From Reflection to Action: (These are just suggestions – maybe choose 1 or 2 to try)

  1. A question to ponder: What would seizing the day look like for you? Take some time to reflect on this and see if there are things that might need to change for you to start to make the most of the life you have been given.

  2. God given dreams: Dreams are great but the most important ones we will ever have are the God given ones—where he places something in our hearts that he wants to do through us to help others. Ask God to place a dream in your heart if there’s not one there already.

  3. Write your own Eulogy: Sometimes we wait until the death of someone before we stop and think about the life they have lived or the impact they have had. Spend some time thinking through what people might say about you at your funeral. Does this align with what you would want them to say? If not, consider what you might need to change. A good way to do this is to write your own eulogy and then look at what steps you might need to start taking now to make those aspirations turn into reality. 

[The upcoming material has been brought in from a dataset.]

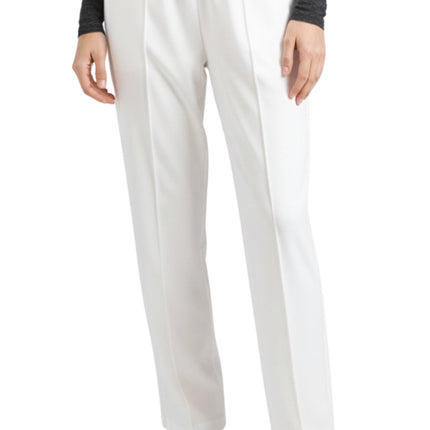 Womens Classic Poly Knit Pants - Pull On Slacks with Elastic Waist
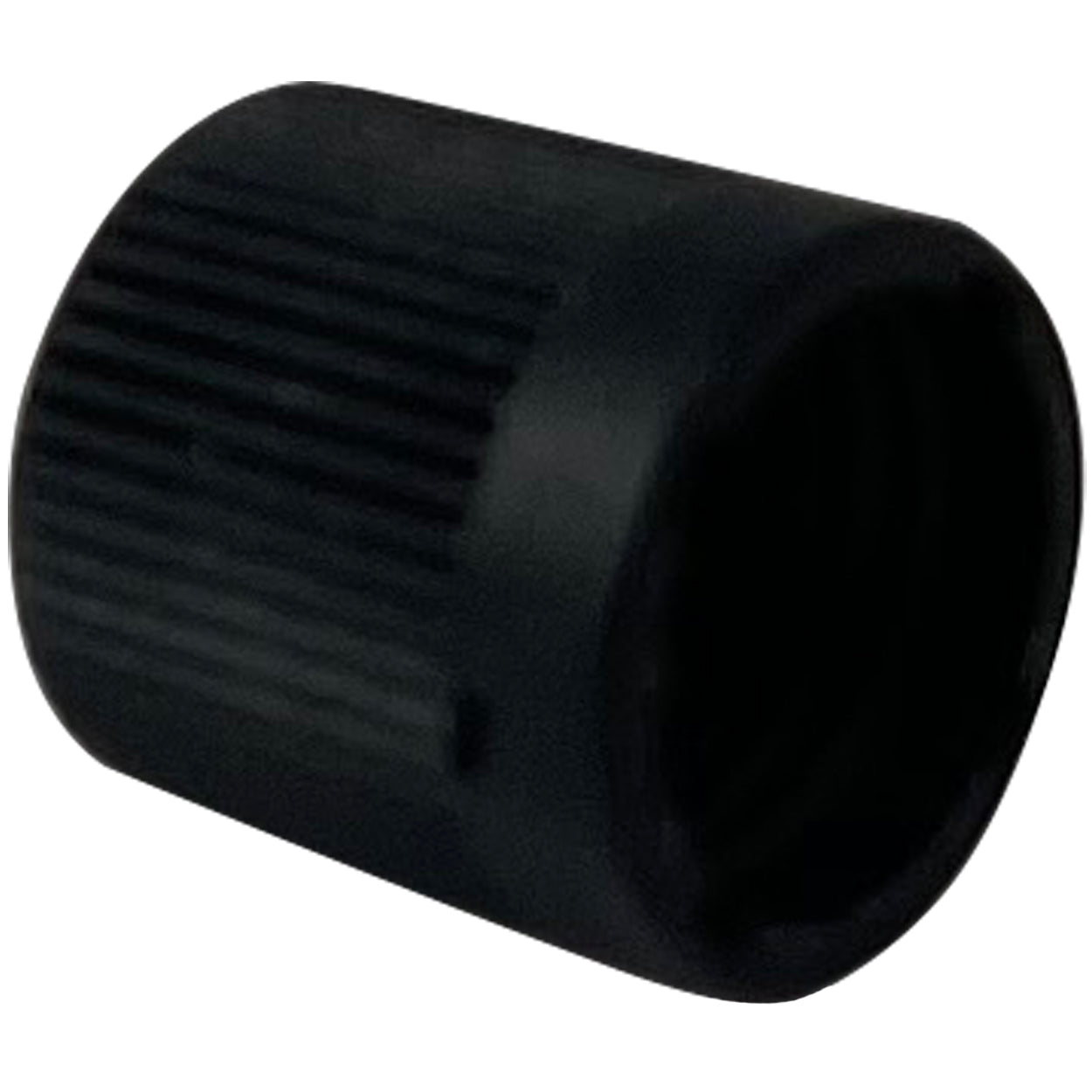 Black A/C R-12 High Side Service Port Cap Block Off - 1/4"- 10 Pack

  4. Something to Read: Have a look at the book ‘Hero on a Mission: A Path to a Meaningful Life’ by Donald Miller. Part of the summary is Hero on a Mission will guide you in developing a unique plan that will speak to the challenges you currently face so you can find the fulfilment you have been searching for in your life and work.’ I found it really helpful to start to look at how I was living life and consider the suggestions to make changes. 

  5. Reminder: When someone you love dies and you feel like their life had been cut short remember that no life is shorter than God knew it would be. Read Psalm 139:16 "He knows the days of everyone’s lives before they are even formed in their mother’s womb." Nothing is a surprise to God even though it can be very sad and painful for us.

  6. If you are experiencing grief through the loss of a loved one

a. Try to do some processing of your grief in a Journal: Writing down thoughts and emotions can be helpful—this can provide an outlet for you to express your feelings and do some reflecting

b. Search for a Support Group or seek Professional Help: Consider looking for a grief support group in your area or online (this may not be easy but it can be really worthwhile) or seek professional counselling to support you. Connecting with others who have experienced similar loss or professionals trained to help can offer valuable support.

  1. Tune into Encouraging Podcasts: Listen to the stories of others who have navigated storms in their lives on the Resilient Souls podcast. I’d especially encourage you to listen to a conversation with the young woman spoken about in this post. [Ashley's story]



Bible verses about Grief, God's Comfort and the Future:

  1. Psalm 34:18 (NIV): "The Lord is close to the broken-hearted and saves those who are crushed in spirit."

  2. Psalm 147:3 (NLT): "He heals the broken-hearted and bandages their wounds."

  3. James 4:13-15 (NLT): "Look here, you who say, 'Today or tomorrow we are going to a certain town and will stay there a year. We will do business there and make a profit.' How do you know what your life will be like tomorrow? Your life is like the morning fog—it’s here a little while, then it’s gone. What you ought to say is, 'If the Lord wants us to, we will live and do this or that.'"

  4. Isaiah 41:10 (NIV): "So do not fear, for I am with you; do not be dismayed, for I am your God. I will strengthen you and help you; I will uphold you with my righteous right hand."

  5. 2 Corinthians 1:3-4 (NLT): "All praise to God, the Father of our Lord Jesus Christ. God is our merciful Father and the source of all comfort. He comforts us in all our troubles so that we can comfort others."